Flaky tests are often an example of something happening by accident. Sometimes it’s just that the test is bad, but often it’s that there’s some hard to trigger condition that could use a dedicated test that hits it reliably.

5. You need both very general and very specific tests.

Tests need both breadth and depth. Broad tests are things like Hypothesis which ensure that your code is well behaved in every scenario (or at least as close to every scenario as they can), but they tend to have very shallow definitions of “well behaved”. Highly specific tests can assert a lot more about what the code should do and as a result are true in a much narrower set of environments.
These tend to catch different classes of bugs.
So far to the best of my knowledge nobody has come up with a way of testing things that achieves both breadth and depth at the same time other than “do a massive amount of work manually writing tests”, but you can do both by writing both kinds of tests, and this is worth doing.

6. Keep trying new ways of testing things.

It’s been my experience that every time I try to come up with a new way of testing Hypothesis I find at least one new bug in it.

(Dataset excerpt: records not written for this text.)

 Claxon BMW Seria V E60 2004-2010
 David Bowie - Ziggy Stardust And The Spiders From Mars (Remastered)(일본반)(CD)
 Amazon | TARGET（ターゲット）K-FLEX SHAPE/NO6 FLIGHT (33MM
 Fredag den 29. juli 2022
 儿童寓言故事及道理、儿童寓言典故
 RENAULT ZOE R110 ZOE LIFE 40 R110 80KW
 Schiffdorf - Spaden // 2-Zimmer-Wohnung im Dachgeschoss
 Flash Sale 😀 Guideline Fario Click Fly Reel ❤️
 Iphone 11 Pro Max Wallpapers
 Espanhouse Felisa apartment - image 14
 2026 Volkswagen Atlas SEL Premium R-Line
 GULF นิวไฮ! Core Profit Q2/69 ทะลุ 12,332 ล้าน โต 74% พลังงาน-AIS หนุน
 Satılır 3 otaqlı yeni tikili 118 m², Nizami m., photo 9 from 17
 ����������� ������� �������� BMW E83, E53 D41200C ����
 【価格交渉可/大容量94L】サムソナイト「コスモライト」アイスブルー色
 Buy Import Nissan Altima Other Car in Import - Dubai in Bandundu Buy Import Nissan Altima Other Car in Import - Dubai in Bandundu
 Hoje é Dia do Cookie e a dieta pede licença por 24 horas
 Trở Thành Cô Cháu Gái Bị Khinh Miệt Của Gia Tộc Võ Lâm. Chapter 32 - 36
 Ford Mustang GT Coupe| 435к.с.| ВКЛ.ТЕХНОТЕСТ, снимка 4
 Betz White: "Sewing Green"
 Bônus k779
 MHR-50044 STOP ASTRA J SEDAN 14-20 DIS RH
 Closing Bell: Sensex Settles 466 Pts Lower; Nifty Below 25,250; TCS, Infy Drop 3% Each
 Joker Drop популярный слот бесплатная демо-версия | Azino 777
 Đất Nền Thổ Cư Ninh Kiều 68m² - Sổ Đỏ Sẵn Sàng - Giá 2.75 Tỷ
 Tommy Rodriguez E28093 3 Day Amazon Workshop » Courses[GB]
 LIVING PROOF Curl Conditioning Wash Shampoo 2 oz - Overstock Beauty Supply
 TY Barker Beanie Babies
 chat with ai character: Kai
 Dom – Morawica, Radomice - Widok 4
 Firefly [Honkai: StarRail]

Keeping on coming up with new and creative ways of testing things is a great way to keep ahead of your users in finding bugs.

7. There is no substitute for hard work.

Unfortunately, quality software is hard. I spend at least as much effort testing Hypothesis as I do writing it, and there’s probably no way around that. If you’re taking quality seriously, you need to be spending as much work on quality as functionality.